La bonne nouvelle, c’est que le joueur profitera d’un jeu de gestion de l’empire romain, réaliste et complet, en vrai 3D. Allonger un aqueduc baisse la hauteur de chaque colonne, par exemple. Il n’est pas possible de construire des villes comme Caesar, à l’américaine, avec des routes à 90°, formant des blocs réguliers. Ici, le relief ne permet pas d’aligner des dizaines de demeures. Les villes sont par conséquent bien plus intéressantes, plus vivantes, moins aseptisées. Mais attention, vous devrez avoir de la mémoire. Comme pour une partie d’échec contre plusieurs adversaires, le joueur devra gérer plusieurs villes simultanément. Après Rome ou Pompéi, un petit tour par Londonum pour mieux revenir en Italie par la suite. Le joueur devra avoir en tête les cartes qu’il aura créé lui-même ou tout au moins se rappeler des centres névralgiques et des lieux de production les plus importants pour se remettre dans le match. De plus, un paradoxe apparaît bientôt. Avec les objectifs de mission décrits plus haut, il semblerait que tout soit simple mais il n’en est rien. Un simple exemple : votre trésorerie n’apparaît nulle part dans l’interface. Il faut passer par les menus ou l’hôtel de ville pour avoir des données dessus.

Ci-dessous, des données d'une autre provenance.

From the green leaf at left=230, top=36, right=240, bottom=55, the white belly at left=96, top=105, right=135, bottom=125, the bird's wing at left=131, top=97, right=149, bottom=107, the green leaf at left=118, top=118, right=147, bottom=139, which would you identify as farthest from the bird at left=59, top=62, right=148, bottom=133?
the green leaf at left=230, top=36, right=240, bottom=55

Dans un autre ordre d’idée, certains mécanismes restent quelque peu incompréhensibles même après de nombreuses heures de jeu, surtout en ce qui concerne la répartition des esclaves et des denrées sur l’ensemble de la carte. Lorsque l’on croit avoir compris avec certitude quelque chose, sur le fonctionnement complexe de la distribution, le programme remet tout en cause ! Pourquoi ne peut-on pas placer une cabane d’esclaves à n’importe quel moment ? Pourquoi le tissu a-t-il plus de mal à être distribué que la nourriture ? Si vous avez une quelconque réponse, envoyez un messager à Léus, Lutèce.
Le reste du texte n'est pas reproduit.